--- start Text shown ---

In this quiz, we're going to look at simple systems called **cellular automata** that live and die according to simple rules on a lattice. By looking at these simple toy systems, we will form a clear picture of what the machinery of classical mechanics does and how it is able to describe so much of the world around us.

In Classical Mechanics, you're going to learn how to predict the motion of classical systems like springs, rockets, and helicopters by thinking in terms of force and energy. But physics is more than an accounting system for forces that predicts how objects move. At a deeper level, it is an optimistic belief that there *are* rules that take systems from one moment to the next, and a way of thinking that helps us find these rules.

An important part of physics is deciding what information to keep track of and what to ignore. Consider, for example, air drag on a car. Billions of individual air molecules collide with a car's surface to produce a drag force, but modeling every collision would be mathematically overwhelming, even with the help of a modern computer.

--- end Text shown ---
--- start Provided records ---

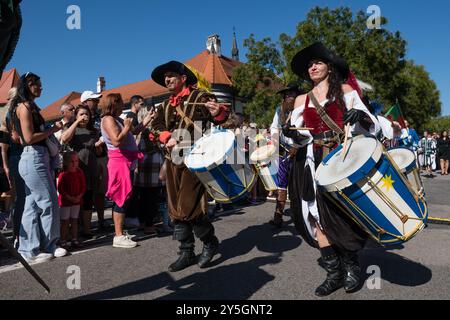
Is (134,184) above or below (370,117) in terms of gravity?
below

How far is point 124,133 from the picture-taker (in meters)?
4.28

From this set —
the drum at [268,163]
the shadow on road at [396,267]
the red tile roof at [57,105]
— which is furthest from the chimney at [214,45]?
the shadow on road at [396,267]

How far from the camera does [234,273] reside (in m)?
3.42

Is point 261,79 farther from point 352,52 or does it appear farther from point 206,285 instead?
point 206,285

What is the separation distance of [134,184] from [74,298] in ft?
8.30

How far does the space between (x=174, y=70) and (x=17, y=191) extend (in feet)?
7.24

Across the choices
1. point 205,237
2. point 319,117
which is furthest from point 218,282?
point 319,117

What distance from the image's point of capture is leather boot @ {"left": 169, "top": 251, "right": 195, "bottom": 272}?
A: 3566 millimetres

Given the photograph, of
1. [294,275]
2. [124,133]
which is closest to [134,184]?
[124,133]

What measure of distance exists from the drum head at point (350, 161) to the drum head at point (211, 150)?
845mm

--- end Provided records ---
--- start Provided records ---

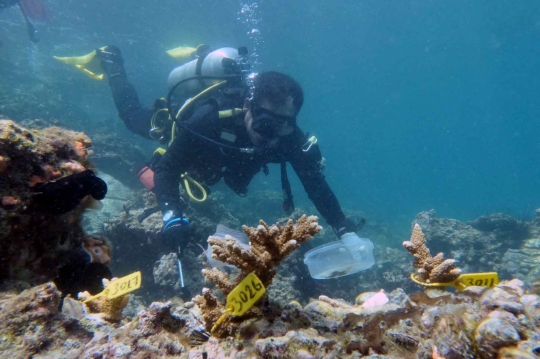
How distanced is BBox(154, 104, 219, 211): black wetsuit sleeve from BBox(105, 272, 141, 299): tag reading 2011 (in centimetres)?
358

--- end Provided records ---

Directive A >> List the classical systems that the classical mechanics introduction gives as examples of things whose motion you will learn to predict.
Directive B >> Proceed with the classical mechanics introduction, continuing from the end of its last paragraph.
The items have no connection to the classical mechanics introduction.

Final answer A >> springs, rockets, helicopters

Final answer B >>
The art of physics is distilling the essential qualities of a complex system into a simpler model without sacrificing predictive accuracy. Many of physics' most famous spokespersons have described this model-building process, but no one advocated for this doctrine as strongly as physicist Richard Feynman:

"Others... make guesses that are very complicated, and it sort of looks as if it is all right, but I know it is not true because the truth always turns out to be simpler than you thought." \[\]

In other words, no amount of calculation or mathematical sophistication is stand-in for developing physical intuition. In this course, we uphold Feynman's ideal as the light to guide us on our path.

Cellular automata are a type of system that takes Feynman's doctrine to the extreme, unfolding in time according to a set of **update rules** that can be listed on a table. Each colored square simply looks at *itself* and each of its *neighbors*, and uses the information on the table to update its color. For simplicity, we're going to stick with 1-dimensional automatons where each square has *two* neighbors.

We call each square, plus its two neighbors, a **trio**. If we want to define a "physics" for a cellular automaton, we need an update rule for each possible trio. For example, if a square's trio were \(\{{\color{#66FF00}{\blacksquare}},{\color{#66FF00}{\blacksquare}},{\color{black}{\blacksquare}}\}\) it would update to \(\color{black}{\blacksquare}\) according to the update rules in the diagram.

How many possible trios are there?

Once the update rule is complete with an entry for all possible trios, the dynamics of a cellular automaton are *nearly* unambiguous.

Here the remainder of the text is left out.